# COLLECTED DATA:

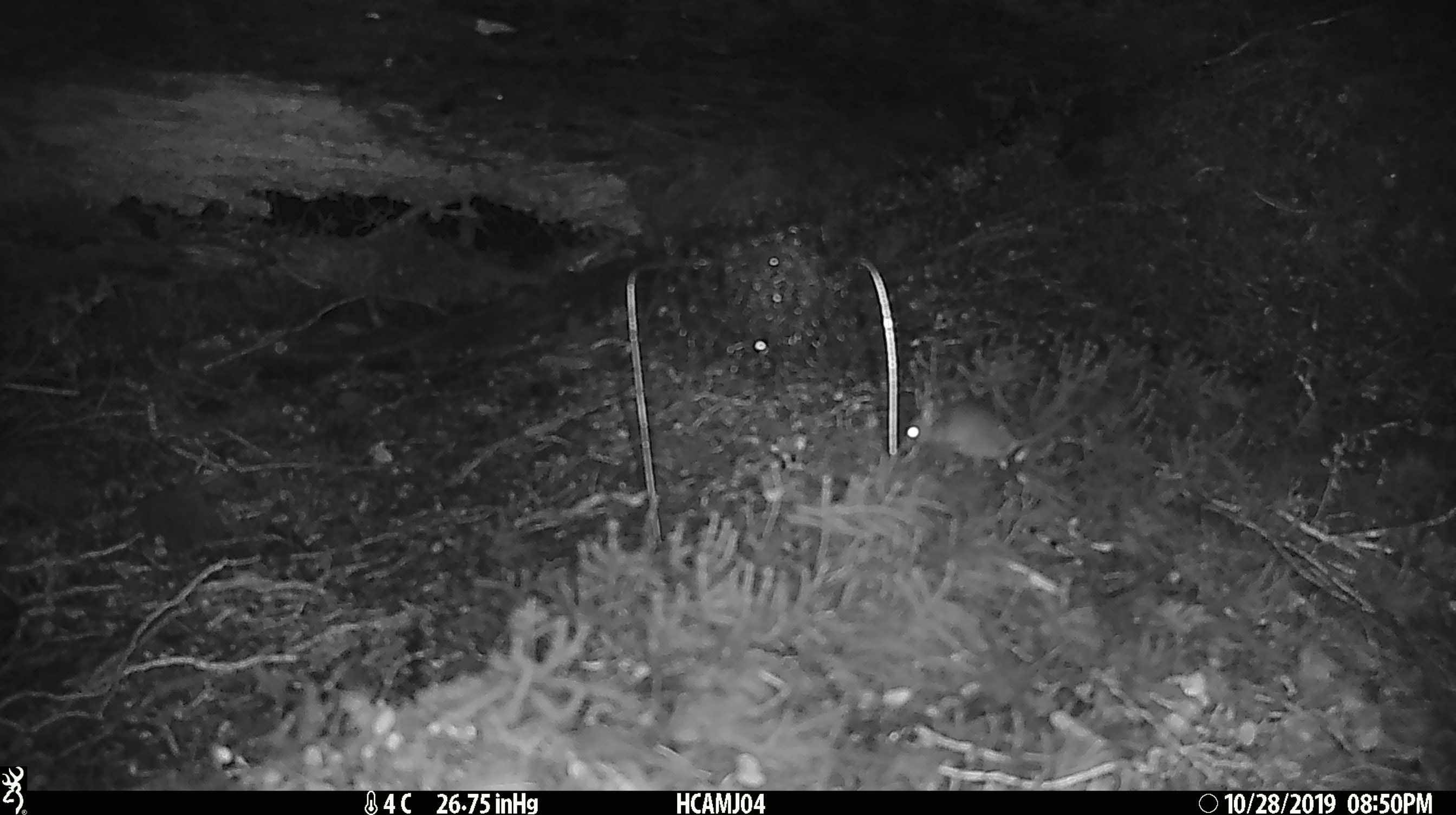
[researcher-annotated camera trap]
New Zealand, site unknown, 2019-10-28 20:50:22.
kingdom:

# ABOUT THIS EXERCISE:
Return the material exactly as written, except for any pictures it holds.

# ANSWER SPACE:
[researcher-annotated camera trap]
New Zealand, site unknown, 2019-10-28 20:50:22.
kingdom:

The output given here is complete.